"20 yaşındaki Büyük Asker'in" konvoyu korna sesleriyle uzaklaştı. Şimdi bahçede Ramboculuk oynayan çocukları izliyorum.

Dilek Qudey 18 August 2014
Militarizm!

 

Yeni Guşips yazımı yazmak için belirlediğim konulardan hangisini seçeceğime karar veremedim ve 12 yaşındaki oğluma soruverdim.

 

“Kutaycığım Guşips’e yazı yazmam gerekiyor hadi bana bir konu söyle.” Çocuğum hiç tereddüt etmeden “Nart Soskan’ı yaz anne. Benim en sevdiğim kahramanlardan biridir.” dedi ve fırlayıp odasına gitti. Kitaplığından Soskan hikayesini getirip bir yandan da anlatıp beni yönlendirerek elime tutuşturuverdi. Oğlumdaki kararlılık ne yaptığından emin olmanın verdiği memnuniyet ve doğallık çok hoşuma gitti. Ona teşekkür edip yanağına kocaman bir öpücük kondurup bahçeye yolladım.

• **Mevcut Veriler**:
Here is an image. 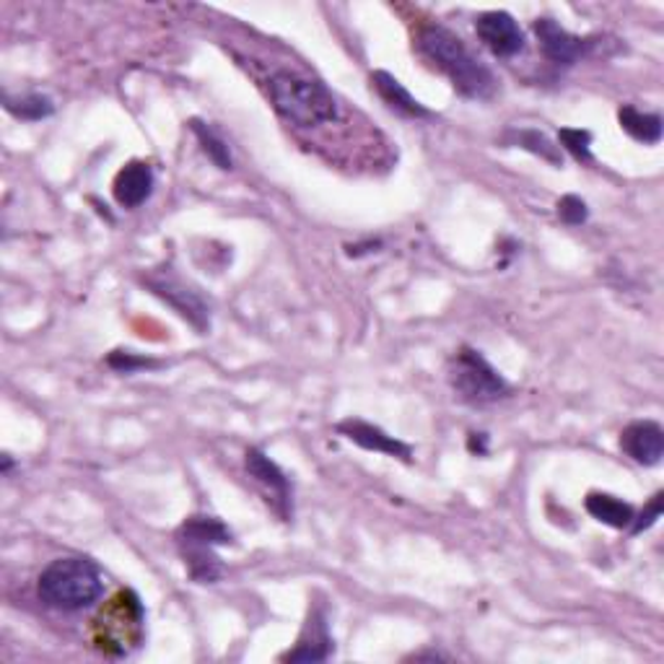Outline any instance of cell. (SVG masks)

• **Yapılacak Alıştırmalar**:
(a) Militarizm yazısının son cümlesine göre anlatıcının oğluna yaptığı her şeyi sıralayın.
(b) Militarizm yazısında "Dilek Qudey 18" ifadesinden "kondurup bahçeye yolladım." ifadesine kadar olan kısmı, "kocaman" yerine "büyük" koyarak değiştirip yazın.

• **Alıştırma Cevapları**:
(a)
- Ona teşekkür etti.
- Yanağına kocaman bir öpücük kondurdu.
- Onu bahçeye yolladı.

(b)
Dilek Qudey 18 August 2014
Militarizm!

 

Yeni Guşips yazımı yazmak için belirlediğim konulardan hangisini seçeceğime karar veremedim ve 12 yaşındaki oğluma soruverdim.

 

“Kutaycığım Guşips’e yazı yazmam gerekiyor hadi bana bir konu söyle.” Çocuğum hiç tereddüt etmeden “Nart Soskan’ı yaz anne. Benim en sevdiğim kahramanlardan biridir.” dedi ve fırlayıp odasına gitti. Kitaplığından Soskan hikayesini getirip bir yandan da anlatıp beni yönlendirerek elime tutuşturuverdi. Oğlumdaki kararlılık ne yaptığından emin olmanın verdiği memnuniyet ve doğallık çok hoşuma gitti. Ona teşekkür edip yanağına büyük bir öpücük kondurup bahçeye yolladım.